__What is asked__. Please copy exactly the lines that begin with the one containing "Of the group white" and end with the last line of the entries.

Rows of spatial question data
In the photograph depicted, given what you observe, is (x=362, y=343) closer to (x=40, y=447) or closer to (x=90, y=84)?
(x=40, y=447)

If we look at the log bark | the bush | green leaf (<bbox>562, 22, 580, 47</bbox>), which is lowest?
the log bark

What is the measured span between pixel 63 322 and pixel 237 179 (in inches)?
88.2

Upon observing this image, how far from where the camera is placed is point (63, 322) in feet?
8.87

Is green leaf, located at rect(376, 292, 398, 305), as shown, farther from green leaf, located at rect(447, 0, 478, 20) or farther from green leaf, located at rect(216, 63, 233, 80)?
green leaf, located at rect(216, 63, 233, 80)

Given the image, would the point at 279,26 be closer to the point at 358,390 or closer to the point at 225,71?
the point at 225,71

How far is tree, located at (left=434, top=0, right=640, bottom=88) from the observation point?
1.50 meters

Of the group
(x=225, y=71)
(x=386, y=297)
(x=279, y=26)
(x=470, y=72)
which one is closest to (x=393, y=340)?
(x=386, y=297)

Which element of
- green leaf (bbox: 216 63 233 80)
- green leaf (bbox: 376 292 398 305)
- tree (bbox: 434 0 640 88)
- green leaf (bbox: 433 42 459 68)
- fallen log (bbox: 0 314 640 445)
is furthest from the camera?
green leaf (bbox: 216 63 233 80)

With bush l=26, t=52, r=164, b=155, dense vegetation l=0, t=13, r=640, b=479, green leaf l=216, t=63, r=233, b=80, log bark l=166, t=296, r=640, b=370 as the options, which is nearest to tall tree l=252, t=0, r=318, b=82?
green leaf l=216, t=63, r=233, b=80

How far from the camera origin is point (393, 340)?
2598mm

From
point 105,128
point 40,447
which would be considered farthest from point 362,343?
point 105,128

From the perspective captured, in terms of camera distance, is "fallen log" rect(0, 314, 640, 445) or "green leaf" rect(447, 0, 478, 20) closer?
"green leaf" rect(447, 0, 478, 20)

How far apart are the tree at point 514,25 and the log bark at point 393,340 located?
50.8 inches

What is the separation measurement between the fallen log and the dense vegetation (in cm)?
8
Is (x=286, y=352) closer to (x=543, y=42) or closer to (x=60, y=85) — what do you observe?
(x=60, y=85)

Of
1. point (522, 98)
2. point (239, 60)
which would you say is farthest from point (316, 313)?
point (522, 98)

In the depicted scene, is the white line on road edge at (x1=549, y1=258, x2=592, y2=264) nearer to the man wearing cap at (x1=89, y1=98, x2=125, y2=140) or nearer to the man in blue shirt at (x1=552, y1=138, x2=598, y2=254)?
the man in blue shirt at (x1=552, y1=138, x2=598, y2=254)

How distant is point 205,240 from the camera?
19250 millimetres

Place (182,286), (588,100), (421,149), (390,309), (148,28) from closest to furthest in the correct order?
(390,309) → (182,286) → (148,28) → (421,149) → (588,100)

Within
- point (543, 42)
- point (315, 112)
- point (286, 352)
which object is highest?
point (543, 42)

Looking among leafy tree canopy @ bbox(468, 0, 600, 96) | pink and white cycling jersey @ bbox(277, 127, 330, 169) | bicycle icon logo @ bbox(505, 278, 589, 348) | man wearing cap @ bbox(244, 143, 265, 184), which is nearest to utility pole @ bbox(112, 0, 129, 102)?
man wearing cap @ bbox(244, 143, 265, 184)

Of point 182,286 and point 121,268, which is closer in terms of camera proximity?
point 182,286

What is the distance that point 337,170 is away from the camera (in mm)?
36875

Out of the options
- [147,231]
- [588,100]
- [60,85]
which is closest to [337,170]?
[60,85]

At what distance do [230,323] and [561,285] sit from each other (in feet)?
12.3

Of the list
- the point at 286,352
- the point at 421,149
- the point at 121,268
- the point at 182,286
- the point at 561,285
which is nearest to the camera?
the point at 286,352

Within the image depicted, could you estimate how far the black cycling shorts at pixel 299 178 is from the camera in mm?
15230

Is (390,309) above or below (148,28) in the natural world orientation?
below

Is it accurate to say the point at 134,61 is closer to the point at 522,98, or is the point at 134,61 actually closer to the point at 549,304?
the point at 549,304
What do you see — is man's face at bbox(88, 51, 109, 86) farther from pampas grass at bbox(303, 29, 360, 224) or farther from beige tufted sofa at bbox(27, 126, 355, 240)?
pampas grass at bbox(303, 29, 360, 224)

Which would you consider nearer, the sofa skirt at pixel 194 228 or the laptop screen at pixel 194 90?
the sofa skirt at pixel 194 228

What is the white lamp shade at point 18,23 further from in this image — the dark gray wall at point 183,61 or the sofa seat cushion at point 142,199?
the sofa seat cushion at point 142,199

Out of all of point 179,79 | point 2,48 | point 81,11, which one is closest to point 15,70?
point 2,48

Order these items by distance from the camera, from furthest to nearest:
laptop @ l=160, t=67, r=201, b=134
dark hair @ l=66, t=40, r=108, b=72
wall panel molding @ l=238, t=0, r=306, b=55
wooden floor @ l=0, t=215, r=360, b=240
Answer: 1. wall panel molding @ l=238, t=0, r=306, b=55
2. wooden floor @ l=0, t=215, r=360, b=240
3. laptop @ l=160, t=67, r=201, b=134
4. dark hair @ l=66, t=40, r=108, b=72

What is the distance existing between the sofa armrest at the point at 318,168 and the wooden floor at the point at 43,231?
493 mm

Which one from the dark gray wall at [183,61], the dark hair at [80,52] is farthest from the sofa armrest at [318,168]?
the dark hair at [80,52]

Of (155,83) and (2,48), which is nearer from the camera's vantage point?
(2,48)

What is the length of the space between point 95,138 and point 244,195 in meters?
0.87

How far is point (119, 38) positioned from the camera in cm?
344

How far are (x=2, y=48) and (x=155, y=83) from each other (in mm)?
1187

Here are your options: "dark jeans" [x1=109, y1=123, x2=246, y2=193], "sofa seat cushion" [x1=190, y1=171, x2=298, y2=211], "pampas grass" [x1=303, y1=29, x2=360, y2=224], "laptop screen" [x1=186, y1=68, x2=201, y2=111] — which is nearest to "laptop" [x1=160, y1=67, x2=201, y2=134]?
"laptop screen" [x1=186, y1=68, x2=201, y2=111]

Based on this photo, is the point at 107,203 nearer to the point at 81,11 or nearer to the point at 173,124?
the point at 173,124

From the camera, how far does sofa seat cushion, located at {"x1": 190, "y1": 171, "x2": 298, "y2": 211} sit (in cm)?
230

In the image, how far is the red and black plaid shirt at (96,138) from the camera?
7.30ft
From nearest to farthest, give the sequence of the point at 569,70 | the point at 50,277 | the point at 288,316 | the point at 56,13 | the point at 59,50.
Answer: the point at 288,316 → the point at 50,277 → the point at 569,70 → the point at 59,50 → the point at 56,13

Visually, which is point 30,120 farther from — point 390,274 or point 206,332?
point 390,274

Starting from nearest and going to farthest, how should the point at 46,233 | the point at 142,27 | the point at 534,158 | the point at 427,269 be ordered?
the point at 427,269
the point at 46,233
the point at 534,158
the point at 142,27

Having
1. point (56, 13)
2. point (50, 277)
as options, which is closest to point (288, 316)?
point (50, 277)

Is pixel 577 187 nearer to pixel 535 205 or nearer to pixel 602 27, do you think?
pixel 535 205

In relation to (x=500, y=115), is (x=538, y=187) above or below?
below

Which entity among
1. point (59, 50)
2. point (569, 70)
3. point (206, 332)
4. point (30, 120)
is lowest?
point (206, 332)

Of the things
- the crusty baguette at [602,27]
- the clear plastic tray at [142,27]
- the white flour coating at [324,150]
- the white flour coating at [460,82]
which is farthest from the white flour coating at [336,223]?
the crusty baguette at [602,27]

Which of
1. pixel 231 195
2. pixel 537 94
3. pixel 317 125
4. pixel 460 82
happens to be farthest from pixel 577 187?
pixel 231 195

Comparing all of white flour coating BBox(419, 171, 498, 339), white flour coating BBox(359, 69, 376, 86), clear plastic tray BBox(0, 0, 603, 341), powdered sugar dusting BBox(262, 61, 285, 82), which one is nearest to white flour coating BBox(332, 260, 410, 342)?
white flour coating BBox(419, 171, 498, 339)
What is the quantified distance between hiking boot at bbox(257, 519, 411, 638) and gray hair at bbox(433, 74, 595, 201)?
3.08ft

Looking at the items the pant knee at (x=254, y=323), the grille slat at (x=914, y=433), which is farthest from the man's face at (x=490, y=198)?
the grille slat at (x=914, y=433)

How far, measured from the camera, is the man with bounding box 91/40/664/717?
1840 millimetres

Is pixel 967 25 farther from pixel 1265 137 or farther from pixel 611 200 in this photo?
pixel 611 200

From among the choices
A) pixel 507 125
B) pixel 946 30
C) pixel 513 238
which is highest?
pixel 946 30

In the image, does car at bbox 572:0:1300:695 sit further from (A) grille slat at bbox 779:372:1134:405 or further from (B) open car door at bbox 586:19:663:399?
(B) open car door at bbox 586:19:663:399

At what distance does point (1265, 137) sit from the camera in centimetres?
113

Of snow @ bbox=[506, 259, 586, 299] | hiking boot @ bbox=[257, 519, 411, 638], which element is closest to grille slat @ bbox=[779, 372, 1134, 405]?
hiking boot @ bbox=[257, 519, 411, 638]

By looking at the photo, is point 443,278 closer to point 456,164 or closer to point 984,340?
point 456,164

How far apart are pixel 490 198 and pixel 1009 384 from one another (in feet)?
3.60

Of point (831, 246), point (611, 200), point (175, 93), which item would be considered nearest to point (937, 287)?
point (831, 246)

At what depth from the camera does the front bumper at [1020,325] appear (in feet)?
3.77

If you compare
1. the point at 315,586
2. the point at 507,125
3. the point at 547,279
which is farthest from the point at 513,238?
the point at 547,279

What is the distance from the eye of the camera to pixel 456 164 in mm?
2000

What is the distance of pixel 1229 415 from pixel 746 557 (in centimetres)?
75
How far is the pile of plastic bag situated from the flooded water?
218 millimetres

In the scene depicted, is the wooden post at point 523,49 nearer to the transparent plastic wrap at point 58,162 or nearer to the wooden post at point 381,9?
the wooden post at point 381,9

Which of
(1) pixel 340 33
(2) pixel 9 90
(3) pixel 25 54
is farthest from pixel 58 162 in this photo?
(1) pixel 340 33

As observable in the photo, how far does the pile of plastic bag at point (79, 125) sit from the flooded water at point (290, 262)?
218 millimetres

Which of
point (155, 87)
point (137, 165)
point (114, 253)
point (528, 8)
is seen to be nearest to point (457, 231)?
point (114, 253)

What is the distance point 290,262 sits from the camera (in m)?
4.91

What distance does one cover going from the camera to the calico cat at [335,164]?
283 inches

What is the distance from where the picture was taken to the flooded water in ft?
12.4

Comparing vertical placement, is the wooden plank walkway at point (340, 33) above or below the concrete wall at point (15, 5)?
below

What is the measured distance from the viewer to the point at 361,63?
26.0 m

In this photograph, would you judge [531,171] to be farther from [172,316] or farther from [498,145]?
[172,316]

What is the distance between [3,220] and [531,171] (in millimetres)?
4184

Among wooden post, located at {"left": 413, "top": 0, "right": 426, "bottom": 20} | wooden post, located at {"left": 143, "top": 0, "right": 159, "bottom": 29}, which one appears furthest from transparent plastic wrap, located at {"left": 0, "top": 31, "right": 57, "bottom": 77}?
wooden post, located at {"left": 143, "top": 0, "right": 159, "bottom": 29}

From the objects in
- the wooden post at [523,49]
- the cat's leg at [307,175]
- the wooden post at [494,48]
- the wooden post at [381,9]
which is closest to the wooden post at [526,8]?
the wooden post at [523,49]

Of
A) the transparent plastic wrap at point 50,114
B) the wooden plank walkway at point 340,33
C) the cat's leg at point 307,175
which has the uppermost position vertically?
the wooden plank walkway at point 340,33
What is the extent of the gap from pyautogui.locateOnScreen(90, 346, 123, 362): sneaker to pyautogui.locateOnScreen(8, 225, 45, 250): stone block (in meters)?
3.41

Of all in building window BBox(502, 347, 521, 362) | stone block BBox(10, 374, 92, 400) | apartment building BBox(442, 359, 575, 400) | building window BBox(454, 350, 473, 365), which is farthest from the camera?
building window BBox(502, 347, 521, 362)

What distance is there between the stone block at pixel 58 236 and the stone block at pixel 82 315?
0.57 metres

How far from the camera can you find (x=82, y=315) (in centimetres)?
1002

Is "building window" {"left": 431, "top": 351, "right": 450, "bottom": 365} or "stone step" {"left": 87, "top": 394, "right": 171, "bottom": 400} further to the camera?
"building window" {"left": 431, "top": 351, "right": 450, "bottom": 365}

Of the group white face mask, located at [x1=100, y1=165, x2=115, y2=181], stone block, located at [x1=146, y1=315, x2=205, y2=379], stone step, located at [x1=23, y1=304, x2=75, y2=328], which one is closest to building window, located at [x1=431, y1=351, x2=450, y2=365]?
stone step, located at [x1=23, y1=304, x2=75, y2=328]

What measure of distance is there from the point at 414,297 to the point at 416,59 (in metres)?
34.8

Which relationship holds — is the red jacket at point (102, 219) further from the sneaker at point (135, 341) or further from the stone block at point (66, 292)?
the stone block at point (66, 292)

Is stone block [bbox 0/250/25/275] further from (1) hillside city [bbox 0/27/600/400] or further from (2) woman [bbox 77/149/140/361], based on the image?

__Final result__.
Of the group white face mask, located at [x1=100, y1=165, x2=115, y2=181], stone block, located at [x1=146, y1=315, x2=205, y2=379], stone step, located at [x1=23, y1=304, x2=75, y2=328], which one is closest to building window, located at [x1=431, y1=351, x2=450, y2=365]?
stone step, located at [x1=23, y1=304, x2=75, y2=328]

What measure of distance is there from the point at 414,297 to the point at 416,59 (in metres)?
34.8

Which relationship holds — is the red jacket at point (102, 219) further from the sneaker at point (135, 341) or further from the stone block at point (66, 292)?
the stone block at point (66, 292)

Is stone block [bbox 0/250/25/275] further from (1) hillside city [bbox 0/27/600/400] or further from (2) woman [bbox 77/149/140/361], based on the image?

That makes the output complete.